## Given instruction
Render every one of the rows below as a numbered list, dropping any blank lines and leaving the pictures out.

-- BEGIN --

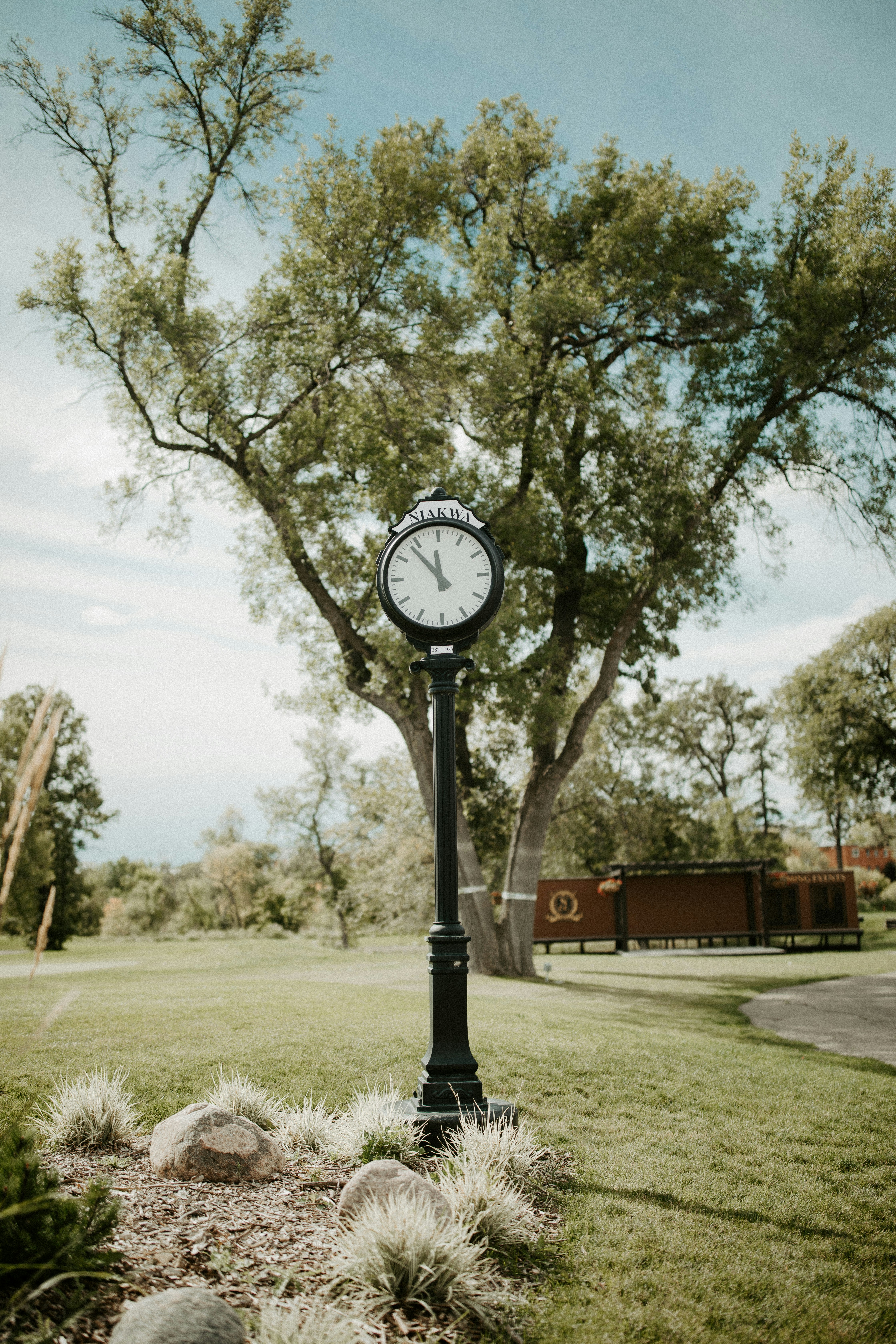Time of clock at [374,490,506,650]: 11:53
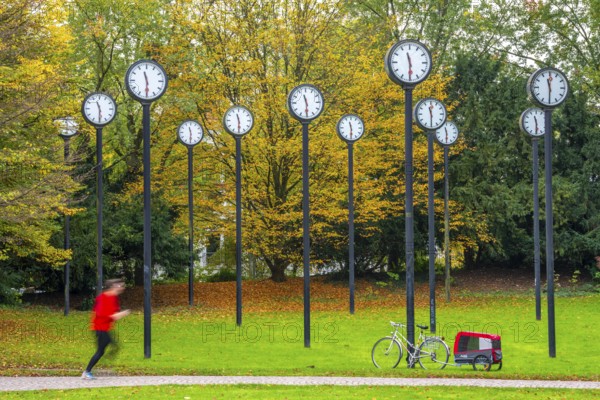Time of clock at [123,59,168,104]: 11:29
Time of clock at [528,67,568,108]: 11:29
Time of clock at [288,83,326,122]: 11:29
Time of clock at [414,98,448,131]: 11:29
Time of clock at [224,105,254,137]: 11:29
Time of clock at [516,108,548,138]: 11:29
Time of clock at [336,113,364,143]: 11:29
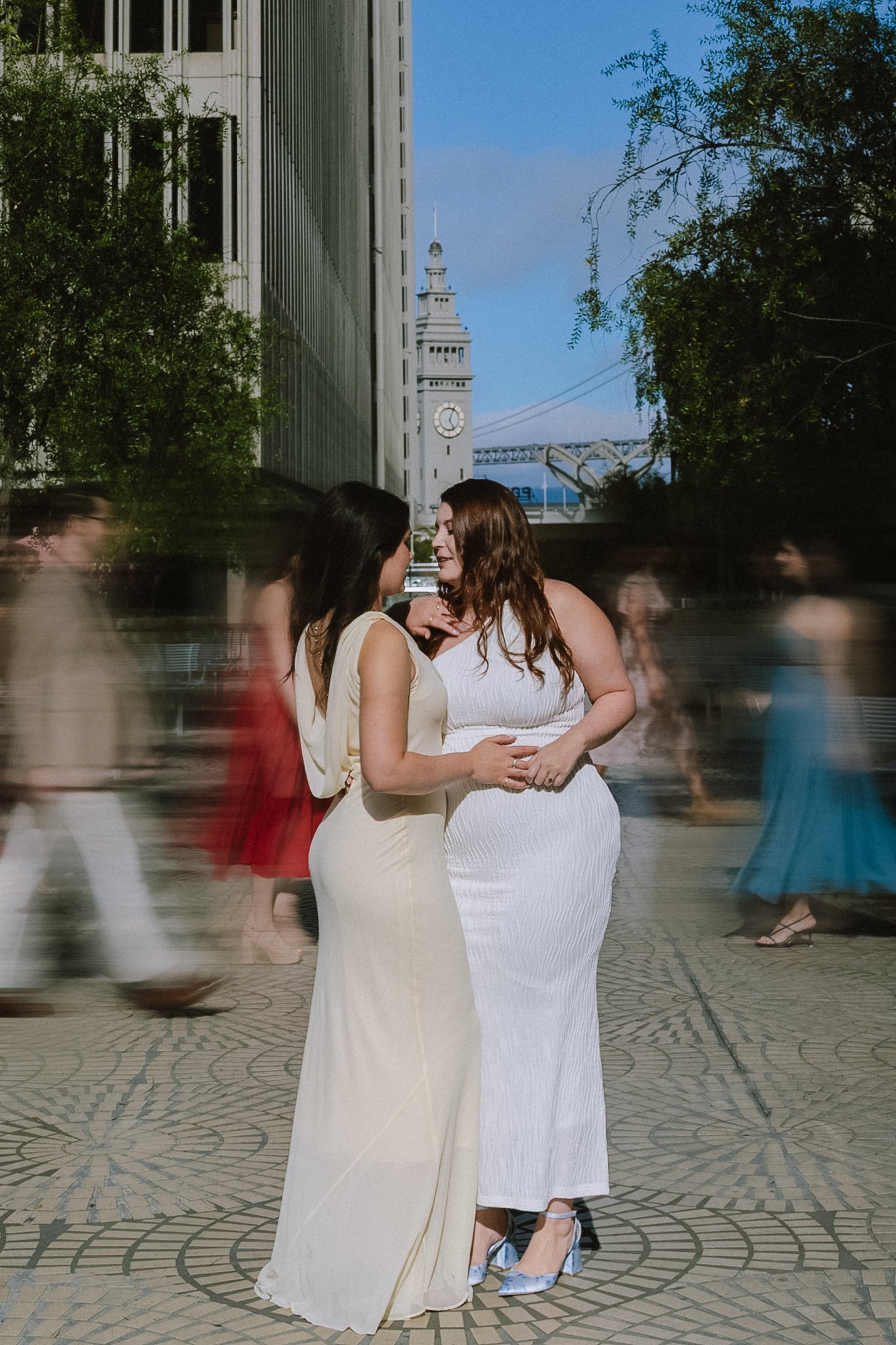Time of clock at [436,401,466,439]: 5:04
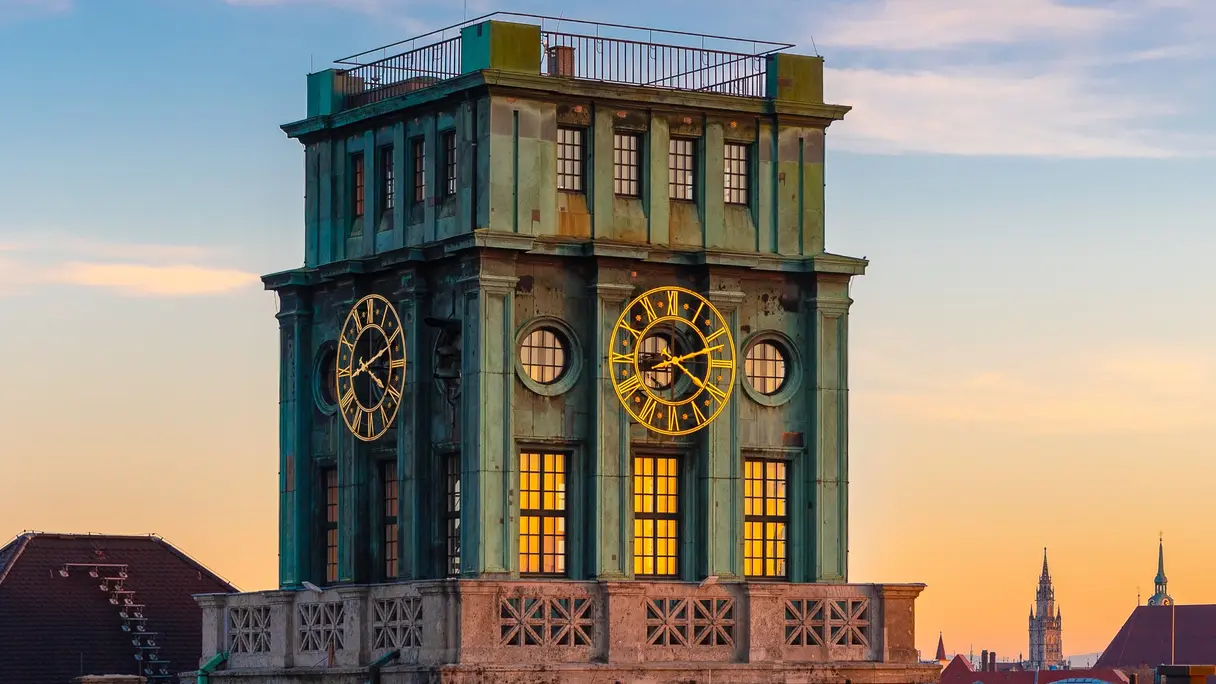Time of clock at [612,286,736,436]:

-- END --

## Written answer
1. Time of clock at [374,490,506,650]: 11:53
2. Time of clock at [123,59,168,104]: 11:29
3. Time of clock at [528,67,568,108]: 11:29
4. Time of clock at [288,83,326,122]: 11:29
5. Time of clock at [414,98,448,131]: 11:29
6. Time of clock at [224,105,254,137]: 11:29
7. Time of clock at [516,108,548,138]: 11:29
8. Time of clock at [336,113,364,143]: 11:29
9. Time of clock at [436,401,466,439]: 5:04
10. Time of clock at [612,286,736,436]:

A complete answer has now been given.